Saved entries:
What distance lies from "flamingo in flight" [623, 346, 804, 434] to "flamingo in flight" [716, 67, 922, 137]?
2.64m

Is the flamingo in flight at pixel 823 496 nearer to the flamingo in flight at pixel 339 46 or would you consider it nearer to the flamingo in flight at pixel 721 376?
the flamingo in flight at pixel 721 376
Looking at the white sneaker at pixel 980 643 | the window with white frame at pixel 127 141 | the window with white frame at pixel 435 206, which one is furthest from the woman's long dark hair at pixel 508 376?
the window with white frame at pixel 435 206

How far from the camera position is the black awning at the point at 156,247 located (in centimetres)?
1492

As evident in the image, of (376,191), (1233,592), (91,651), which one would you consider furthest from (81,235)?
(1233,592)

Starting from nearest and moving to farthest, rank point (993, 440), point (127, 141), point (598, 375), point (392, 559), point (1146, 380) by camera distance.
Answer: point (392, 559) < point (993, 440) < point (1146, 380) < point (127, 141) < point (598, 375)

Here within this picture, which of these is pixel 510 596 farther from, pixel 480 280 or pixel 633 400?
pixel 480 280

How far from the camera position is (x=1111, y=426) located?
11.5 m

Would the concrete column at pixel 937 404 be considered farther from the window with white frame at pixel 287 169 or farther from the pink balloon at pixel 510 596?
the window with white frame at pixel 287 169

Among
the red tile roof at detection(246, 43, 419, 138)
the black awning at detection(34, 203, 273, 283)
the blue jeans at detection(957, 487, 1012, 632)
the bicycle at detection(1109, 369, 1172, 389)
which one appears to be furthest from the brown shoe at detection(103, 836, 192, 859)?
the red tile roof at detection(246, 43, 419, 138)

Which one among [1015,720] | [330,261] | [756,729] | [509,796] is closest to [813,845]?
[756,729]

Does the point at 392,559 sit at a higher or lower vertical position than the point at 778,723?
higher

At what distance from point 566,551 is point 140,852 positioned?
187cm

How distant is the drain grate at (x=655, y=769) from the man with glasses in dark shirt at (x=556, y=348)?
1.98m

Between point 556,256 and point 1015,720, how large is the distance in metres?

WORK TO DO.
Copy out the entire listing above word for word, keeping every line in its original order.

FINISHED EXERCISE.
What distance lies from "flamingo in flight" [623, 346, 804, 434] to "flamingo in flight" [716, 67, 922, 137]?
2.64m

Is the flamingo in flight at pixel 823 496 nearer to the flamingo in flight at pixel 339 46 or would you consider it nearer to the flamingo in flight at pixel 721 376?
the flamingo in flight at pixel 721 376
Looking at the white sneaker at pixel 980 643 | the window with white frame at pixel 127 141 | the window with white frame at pixel 435 206, which one is furthest from the woman's long dark hair at pixel 508 376?
the window with white frame at pixel 435 206

How far from the camera position is the black awning at the point at 156,247 located (in centimetres)?
1492

As evident in the image, of (376,191), (1233,592), (91,651), which one would you consider furthest from (81,235)?
(1233,592)

Starting from nearest and moving to farthest, rank point (993, 440), point (127, 141), point (598, 375), point (392, 559), point (1146, 380) by camera distance.
Answer: point (392, 559) < point (993, 440) < point (1146, 380) < point (127, 141) < point (598, 375)

Here within this picture, which of these is pixel 510 596 farther from, pixel 480 280 or pixel 633 400?
pixel 480 280

How far from the camera position is (x=1111, y=426) located?
11.5 m

Would the concrete column at pixel 937 404 be considered farther from the window with white frame at pixel 287 169 or farther from the pink balloon at pixel 510 596?
the window with white frame at pixel 287 169

Among
the red tile roof at detection(246, 43, 419, 138)
the black awning at detection(34, 203, 273, 283)
the blue jeans at detection(957, 487, 1012, 632)
the bicycle at detection(1109, 369, 1172, 389)
which one appears to be furthest from the brown shoe at detection(103, 836, 192, 859)?
the red tile roof at detection(246, 43, 419, 138)

Which one among [1015,720] | [330,261] | [756,729] | [509,796] is closest to [813,845]?
[756,729]

Does the point at 392,559 sit at a higher or lower vertical position than the point at 778,723?
higher

At what distance from point 566,551 is point 140,852 positioned?
187cm

How distant is the drain grate at (x=655, y=769) from the man with glasses in dark shirt at (x=556, y=348)?
1.98m

Between point 556,256 and point 1015,720, how large is the distance in metres?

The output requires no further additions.